- Excerto escolhido
- - - - - - -

Lord Finesse - The SP 1200 Project: Sounds & Frequencies in Technicolor
Manual de bem produzir boom-bap. The SP 1200 Project: Sounds & Frequencies in Technicolor não precisa de versos, flow, ou vozes cantadas no refrão. Despeja instrumentais riquíssimos que de tão valiosos se tornam autónomos. Podemos ficcionar alguns dos grandes (Kool Keith, KRS One, Q-Tip ou Phife Dawg) a brincar neste jardim, mas a colecção desenhada para gente como Big L e Grand Puba é tão saborosa que dá gosto provar a base da pizza sem outros ingredientes.
Mizik Maladi: Disques Debs International Vol. 3
O mergulho de cabeça no arquivo da editora Disques Debs permite aceder a um espólio de música vibrante das Caraíbas. Escutam-se os ritmos suados, as secçōes rítmicas sincopadas e a atracção é imediata. Pérolas como Dou Se Vou Ki Siwo, Si On Jou e Mizik Maladi colam-se ao corpo e não saem com facilidade. Mizik Maladi: Disques Debs International Vol. 3 não é só um rolo em Polaroid da produção musical da ilha do Pacífico. Pressente a rebentação global de bandas como os Kassav, nos anos 80, e a diáspora da kizomba.
Gastr Del Sol - Camoufleur (reedição)
Depois da excelente retrospectiva We Have Dozens of Titles, do ano passado, a campanha de recapitulação dos Gastr Del Sol continua com Camoufleur (1998). No derradeiro álbum com Jim O'Rourke, cada canção vale por si. O shuffle jazzístico de The Seasons Reverse não pede marimbas, mas a formalidade é cortada por um inesperado sabor tropical sabotador do que é sério e permitido. O todo tem partes bastantes diferentes, erguidas sobre poli-camadas de folk, jazz e vanguarda, mas impera o auto-controlo e o desafio à concentração. O sol não o queimou, aliás já não encontram praias selvagens no mapa como esta.
Oren Ambarchi & Eric Thielemans - Kind Regards
A segunda mão da sociedade criativa de Oren Ambarchi e Eric Thielemans convoca a gravação de uma sessão em Poitiers, em novembro de 2023. Enquanto refinam o improviso durante a negociação entre persistência rítmica e frequência hipnóticas, há uma massa sonora feita de texturas e camadas a crescer nas cavidades sonoras.
Patrick Shiroishi & Piotr Kurek - Greyhound Days
Como um espelho mútuo, Patrick Shiroishi e Piotr Kurek falam o mesmo vocabulário com instrumentos distintos: o saxofone e o teclado. O diálogo é simples, feito de pequenas provocaçōes e reacçōes sem cadeia. O vazio pode preencher um espaço imenso. Em Greyhound Days, há dois músicos sem medo da solidão. Nem precisam, a confiança mútua basta-lhes.

- - - - - - -

- Amostra de linhas

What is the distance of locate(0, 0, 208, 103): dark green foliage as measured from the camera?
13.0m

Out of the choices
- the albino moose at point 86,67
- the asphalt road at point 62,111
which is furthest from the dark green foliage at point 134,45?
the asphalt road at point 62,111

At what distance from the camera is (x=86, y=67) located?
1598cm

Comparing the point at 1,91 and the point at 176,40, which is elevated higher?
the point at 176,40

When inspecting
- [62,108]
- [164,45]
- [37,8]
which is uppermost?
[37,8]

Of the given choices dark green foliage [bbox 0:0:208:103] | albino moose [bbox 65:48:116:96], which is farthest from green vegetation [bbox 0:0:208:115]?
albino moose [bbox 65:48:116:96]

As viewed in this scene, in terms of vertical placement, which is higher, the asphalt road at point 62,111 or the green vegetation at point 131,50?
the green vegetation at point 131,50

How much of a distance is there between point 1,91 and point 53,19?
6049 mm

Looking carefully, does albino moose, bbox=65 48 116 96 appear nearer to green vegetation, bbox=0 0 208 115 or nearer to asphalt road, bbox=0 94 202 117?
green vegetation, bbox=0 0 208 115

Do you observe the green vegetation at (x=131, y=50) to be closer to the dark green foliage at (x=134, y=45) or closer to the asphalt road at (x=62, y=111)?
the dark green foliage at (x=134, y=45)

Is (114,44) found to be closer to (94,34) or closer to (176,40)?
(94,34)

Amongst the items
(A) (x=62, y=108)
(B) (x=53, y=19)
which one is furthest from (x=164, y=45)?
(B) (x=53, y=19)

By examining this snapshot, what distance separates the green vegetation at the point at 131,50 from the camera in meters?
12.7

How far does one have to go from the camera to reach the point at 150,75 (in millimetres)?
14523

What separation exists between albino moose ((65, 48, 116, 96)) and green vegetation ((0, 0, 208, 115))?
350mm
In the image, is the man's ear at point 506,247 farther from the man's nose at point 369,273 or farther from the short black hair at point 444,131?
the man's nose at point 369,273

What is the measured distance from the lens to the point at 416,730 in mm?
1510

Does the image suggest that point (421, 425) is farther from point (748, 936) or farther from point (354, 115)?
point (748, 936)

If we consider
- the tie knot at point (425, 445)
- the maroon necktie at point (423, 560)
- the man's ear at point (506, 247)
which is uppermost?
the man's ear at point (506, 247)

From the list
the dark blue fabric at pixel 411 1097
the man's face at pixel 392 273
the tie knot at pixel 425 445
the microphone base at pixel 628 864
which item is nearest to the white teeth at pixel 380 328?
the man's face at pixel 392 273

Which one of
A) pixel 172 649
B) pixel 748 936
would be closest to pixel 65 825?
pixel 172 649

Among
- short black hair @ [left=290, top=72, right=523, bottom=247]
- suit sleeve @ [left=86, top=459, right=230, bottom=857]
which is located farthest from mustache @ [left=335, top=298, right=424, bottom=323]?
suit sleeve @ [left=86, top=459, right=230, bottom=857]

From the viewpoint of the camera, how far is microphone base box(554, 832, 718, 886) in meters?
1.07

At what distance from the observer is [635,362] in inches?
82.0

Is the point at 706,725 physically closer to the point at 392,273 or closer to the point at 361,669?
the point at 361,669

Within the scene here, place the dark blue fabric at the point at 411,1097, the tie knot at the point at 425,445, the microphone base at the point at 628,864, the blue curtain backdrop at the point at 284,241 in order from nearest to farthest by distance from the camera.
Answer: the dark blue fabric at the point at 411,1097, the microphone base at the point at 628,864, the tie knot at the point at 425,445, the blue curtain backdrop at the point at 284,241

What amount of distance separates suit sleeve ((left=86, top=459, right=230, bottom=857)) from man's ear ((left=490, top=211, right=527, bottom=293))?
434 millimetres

- - - - - - -

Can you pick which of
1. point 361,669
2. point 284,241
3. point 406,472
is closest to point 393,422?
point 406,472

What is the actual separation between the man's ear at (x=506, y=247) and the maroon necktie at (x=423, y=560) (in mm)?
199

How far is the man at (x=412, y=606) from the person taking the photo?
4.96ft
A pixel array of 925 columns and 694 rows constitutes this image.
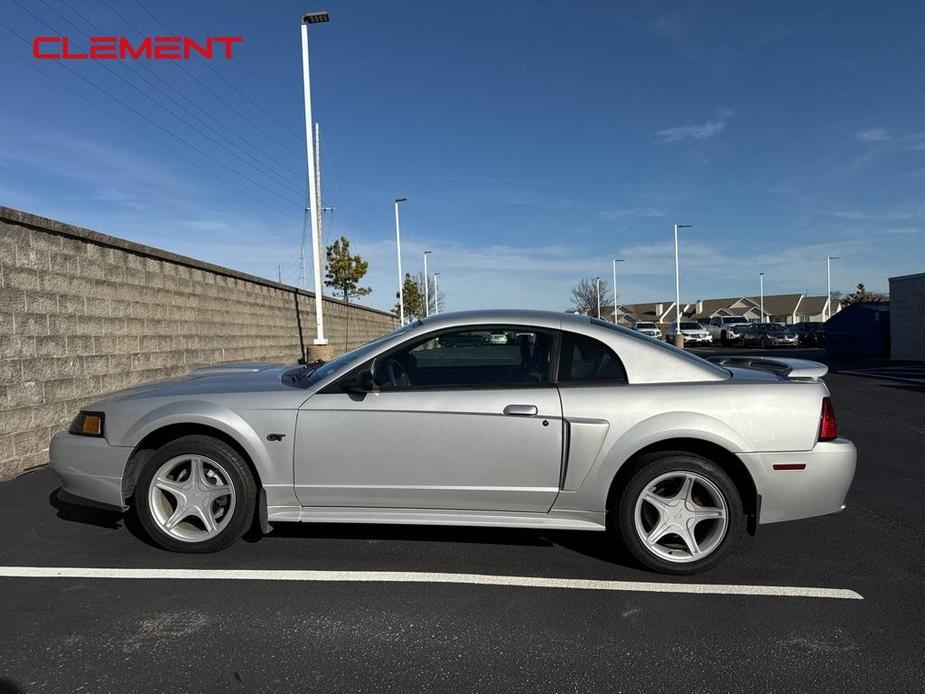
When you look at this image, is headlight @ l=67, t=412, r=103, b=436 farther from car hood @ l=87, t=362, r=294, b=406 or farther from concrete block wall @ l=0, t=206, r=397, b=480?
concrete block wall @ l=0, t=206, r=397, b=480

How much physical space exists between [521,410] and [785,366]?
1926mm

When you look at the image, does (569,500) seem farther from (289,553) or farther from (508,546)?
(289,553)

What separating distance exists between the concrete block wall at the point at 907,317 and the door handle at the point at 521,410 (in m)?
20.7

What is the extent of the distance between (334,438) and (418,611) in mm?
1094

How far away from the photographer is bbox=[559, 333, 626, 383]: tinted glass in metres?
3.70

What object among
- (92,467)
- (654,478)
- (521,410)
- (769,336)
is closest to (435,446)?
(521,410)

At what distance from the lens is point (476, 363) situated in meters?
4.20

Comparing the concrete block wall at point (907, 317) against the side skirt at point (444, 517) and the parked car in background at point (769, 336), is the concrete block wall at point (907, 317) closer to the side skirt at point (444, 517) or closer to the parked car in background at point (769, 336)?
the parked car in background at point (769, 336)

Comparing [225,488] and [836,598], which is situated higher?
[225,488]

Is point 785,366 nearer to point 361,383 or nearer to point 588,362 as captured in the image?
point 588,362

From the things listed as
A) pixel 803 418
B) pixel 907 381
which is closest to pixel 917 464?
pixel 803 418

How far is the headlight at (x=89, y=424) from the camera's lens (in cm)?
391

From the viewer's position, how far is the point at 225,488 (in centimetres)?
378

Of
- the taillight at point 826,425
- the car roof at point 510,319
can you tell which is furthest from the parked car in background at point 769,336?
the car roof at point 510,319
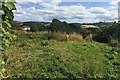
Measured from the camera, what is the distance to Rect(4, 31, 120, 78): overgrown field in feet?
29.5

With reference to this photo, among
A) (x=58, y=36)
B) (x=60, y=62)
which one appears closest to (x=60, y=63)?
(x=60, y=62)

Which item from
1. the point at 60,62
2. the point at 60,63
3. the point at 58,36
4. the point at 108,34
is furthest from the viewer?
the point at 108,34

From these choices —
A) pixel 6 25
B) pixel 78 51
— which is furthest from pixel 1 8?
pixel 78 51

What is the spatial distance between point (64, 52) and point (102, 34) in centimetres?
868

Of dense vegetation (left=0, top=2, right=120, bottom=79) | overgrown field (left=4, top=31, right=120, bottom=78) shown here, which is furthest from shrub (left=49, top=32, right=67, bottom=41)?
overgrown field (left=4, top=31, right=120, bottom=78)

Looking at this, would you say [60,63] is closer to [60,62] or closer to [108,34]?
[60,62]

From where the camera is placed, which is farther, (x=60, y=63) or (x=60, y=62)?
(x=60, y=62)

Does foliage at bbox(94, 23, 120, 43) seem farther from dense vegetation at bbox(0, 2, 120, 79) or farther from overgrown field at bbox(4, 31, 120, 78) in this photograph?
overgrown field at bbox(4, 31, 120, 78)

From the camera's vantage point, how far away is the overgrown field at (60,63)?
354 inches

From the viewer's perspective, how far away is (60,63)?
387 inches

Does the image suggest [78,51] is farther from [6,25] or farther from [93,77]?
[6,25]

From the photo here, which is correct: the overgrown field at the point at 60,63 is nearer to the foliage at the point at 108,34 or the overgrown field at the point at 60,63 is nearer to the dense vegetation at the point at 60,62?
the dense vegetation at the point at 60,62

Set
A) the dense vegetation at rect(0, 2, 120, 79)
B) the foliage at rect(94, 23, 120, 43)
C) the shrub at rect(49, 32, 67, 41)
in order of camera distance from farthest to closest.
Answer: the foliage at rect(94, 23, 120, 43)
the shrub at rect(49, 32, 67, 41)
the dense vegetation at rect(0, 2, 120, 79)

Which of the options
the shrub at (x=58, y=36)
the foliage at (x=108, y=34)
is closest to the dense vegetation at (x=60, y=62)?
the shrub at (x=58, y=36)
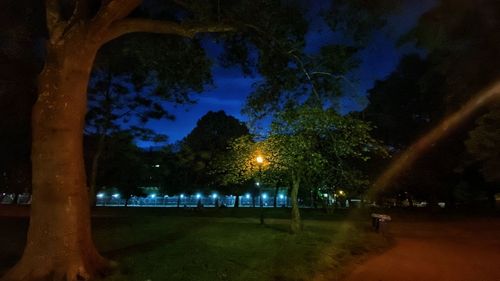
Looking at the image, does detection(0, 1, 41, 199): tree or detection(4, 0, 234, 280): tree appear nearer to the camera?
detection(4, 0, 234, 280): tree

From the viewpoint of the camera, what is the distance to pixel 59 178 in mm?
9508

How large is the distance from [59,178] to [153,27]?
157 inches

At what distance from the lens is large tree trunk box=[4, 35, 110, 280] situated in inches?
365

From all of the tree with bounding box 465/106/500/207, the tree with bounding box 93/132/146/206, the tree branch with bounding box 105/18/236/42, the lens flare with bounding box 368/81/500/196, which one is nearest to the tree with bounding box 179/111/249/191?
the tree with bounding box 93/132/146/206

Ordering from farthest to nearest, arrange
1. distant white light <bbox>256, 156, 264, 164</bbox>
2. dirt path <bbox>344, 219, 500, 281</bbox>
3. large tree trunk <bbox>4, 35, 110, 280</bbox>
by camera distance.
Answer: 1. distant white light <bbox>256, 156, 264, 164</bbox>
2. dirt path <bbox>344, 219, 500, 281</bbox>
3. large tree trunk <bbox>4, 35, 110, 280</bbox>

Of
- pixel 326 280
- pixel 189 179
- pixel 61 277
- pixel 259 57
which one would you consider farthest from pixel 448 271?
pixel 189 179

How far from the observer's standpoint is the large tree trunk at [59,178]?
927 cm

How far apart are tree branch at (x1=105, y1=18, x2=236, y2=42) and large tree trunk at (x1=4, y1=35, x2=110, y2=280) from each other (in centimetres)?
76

- - - - - - -

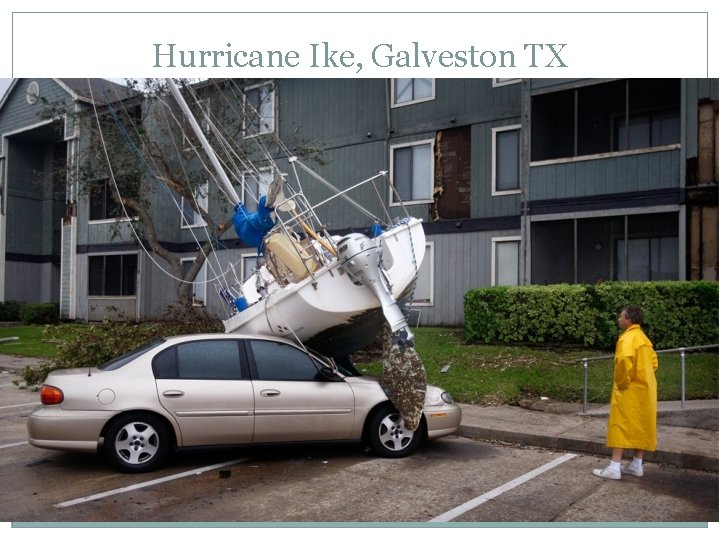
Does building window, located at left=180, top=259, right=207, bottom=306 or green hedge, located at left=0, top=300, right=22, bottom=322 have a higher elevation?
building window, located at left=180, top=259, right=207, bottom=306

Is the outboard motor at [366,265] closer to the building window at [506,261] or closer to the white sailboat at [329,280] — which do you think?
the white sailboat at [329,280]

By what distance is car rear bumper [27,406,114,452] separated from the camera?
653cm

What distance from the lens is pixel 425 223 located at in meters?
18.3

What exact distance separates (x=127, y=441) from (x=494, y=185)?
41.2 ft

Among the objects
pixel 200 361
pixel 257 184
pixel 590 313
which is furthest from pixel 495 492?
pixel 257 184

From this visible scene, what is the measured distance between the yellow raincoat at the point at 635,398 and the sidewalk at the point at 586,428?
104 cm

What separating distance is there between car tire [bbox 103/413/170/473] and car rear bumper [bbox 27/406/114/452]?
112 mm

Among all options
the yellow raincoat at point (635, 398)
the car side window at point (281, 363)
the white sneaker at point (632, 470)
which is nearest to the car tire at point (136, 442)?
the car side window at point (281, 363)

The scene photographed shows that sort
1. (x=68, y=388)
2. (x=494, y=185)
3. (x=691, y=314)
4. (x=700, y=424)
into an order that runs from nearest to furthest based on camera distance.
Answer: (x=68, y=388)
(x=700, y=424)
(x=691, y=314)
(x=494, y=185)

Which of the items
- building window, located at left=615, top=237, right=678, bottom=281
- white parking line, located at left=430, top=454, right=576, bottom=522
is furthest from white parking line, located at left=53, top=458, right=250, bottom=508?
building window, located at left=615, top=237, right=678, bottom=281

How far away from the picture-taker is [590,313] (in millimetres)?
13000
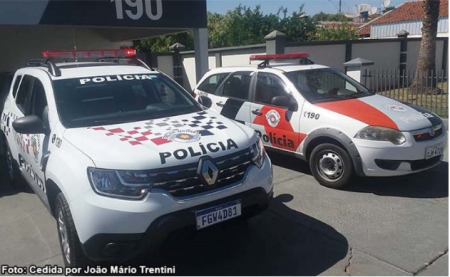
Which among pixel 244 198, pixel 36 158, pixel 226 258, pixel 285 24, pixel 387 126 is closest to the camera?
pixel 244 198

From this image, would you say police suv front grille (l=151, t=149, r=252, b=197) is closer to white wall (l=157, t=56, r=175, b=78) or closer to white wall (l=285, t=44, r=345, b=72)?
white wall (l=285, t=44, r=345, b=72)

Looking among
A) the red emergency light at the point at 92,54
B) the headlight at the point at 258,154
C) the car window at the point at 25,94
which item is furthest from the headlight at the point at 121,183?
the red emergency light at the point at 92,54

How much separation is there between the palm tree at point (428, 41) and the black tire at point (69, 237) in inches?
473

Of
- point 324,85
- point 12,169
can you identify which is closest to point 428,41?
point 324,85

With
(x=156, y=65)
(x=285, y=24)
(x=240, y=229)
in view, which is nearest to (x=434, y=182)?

- - - - - - -

- Tarefas a realizar
A. Com base nas críticas de discos, explique por que motivo The SP 1200 Project: Sounds & Frequencies in Technicolor dispensa versos, flow ou vozes cantadas no refrão. Responda em uma a três frases.
B. Extraia das críticas de discos, sem qualquer alteração, o trecho que vai de "Depois da excelente" até "mapa como esta.".

- Resultados por tarefa
A. O disco apresenta instrumentais riquíssimos. São tão valiosos que se tornam autónomos e não precisam de versos, flow nem vozes cantadas no refrão.

B.
Depois da excelente retrospectiva We Have Dozens of Titles, do ano passado, a campanha de recapitulação dos Gastr Del Sol continua com Camoufleur (1998). No derradeiro álbum com Jim O'Rourke, cada canção vale por si. O shuffle jazzístico de The Seasons Reverse não pede marimbas, mas a formalidade é cortada por um inesperado sabor tropical sabotador do que é sério e permitido. O todo tem partes bastantes diferentes, erguidas sobre poli-camadas de folk, jazz e vanguarda, mas impera o auto-controlo e o desafio à concentração. O sol não o queimou, aliás já não encontram praias selvagens no mapa como esta.